Opiates act on specific receptor molecules for the endorphin/enkephalin class of neurotransmitters in the brain. These endogenous opioids are chemical neurotransmitters that control movement, moods, and physiology. They help to control many bodily activities, including digestion, regulation of body temperature, and breathing. They also help to process pain sensations, and they activate reward circuits, which is why stimulating them makes you high. All of these behaviors arise when neurons in different parts of the brain release endorphins or enkephalins. Normally, each neuron is doing its job, firing away only if it is called upon; activation of all the endogenous opioid neurons virtually never happens. Taking heroin is like every endogenous opioid neuron in the brain firing all at once.

Which of the many endogenous opioid neurons in the brain are responsible for the opiate high? The first is a small group of neurons in the hypothalamus of the brain. The neurons that use the main endorphin neurotransmitter beta-endorphin all start here, and they spread out throughout the brain. There is a theory that these neurons become active during extremely intense stress, for the purpose of calming us down. The theorists speculate that in the body's most extreme time of stress, when it is on the verge of death, a sense of calm relaxation is about all that is called for. The beta-endorphin neurons fire like crazy and induce an opioid-like pleasant state. Scientists are at least partway toward proving that beta-endorphin can do this. We do know that injecting beta-endorphin in the brain creates many aspects of this state, including slowed breathing, analgesia, and drowsiness.

The enkephalins are a different story. Many different kinds of neurons use enkephalins to communicate with other neurons. They appear in parts of the brain involved in processing painful sensations, controlling breathing, and other actions influenced by the opiates. They are also found in the gastrointestinal tract, where they regulate digestive function. Most important, they are found in several places involved in the reward system, and may be important there. However, they probably do not function as a cohesive unit like endorphin neurons.

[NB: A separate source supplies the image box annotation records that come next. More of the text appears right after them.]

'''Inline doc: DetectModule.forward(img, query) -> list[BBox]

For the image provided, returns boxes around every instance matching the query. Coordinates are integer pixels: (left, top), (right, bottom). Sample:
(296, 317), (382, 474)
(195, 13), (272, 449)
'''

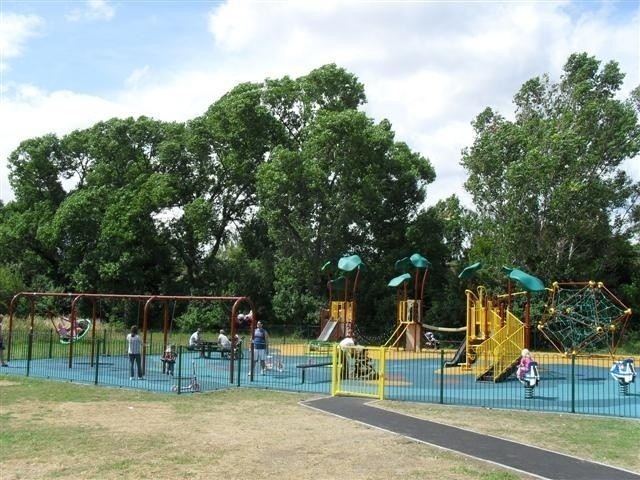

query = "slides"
(316, 316), (340, 342)
(443, 336), (466, 367)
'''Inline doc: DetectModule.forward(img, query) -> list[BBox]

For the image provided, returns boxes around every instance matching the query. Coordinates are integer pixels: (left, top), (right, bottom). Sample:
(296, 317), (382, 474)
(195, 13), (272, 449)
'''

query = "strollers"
(351, 353), (379, 381)
(423, 332), (441, 350)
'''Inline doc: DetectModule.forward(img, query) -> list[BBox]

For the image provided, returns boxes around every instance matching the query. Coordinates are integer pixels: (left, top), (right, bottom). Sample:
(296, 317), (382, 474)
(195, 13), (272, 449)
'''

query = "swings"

Endorphins and enkephalins are different members of a closely related "family" of neurotransmitters. There is a third member of the family, the dynorphins, which share some actions, like analgesia, but actually cause unpleasant rather than pleasant feelings. These three neurotransmitters share receptors. This is perhaps a resourceful evolutionary trick played by the brain to get the most "bang for the buck" out of neurotransmitters and their receptors. By combining different opioid peptides with their receptors, a large number of possible combinations can produce a great diversity of effects.

They cause a diversity of effects by sharing three different kinds of receptor molecules. The main opiate receptor (named with the Greek letter mu) provides the major effects of opiates: analgesia, euphoria, respiratory depression - almost everything opiates do. The main backup receptor (delta) cooperates with mu in some places to help produce these same effects. There is a third receptor (kappa), and this is the weird one. The drugs that are specific for this receptor produce analgesia, but they do not produce a high. This should be it, you might think: the perfect nonaddicting analgesic drug. There is only one problem: stimulation of this receptor alone causes the opposite of euphoria, or dysphoria. Unfortunately, all of the other clinically useful drugs we use now are specific for the mu receptor, and they are all addictive-the addicting properties of opiates cannot be distinguished from their painkilling properties.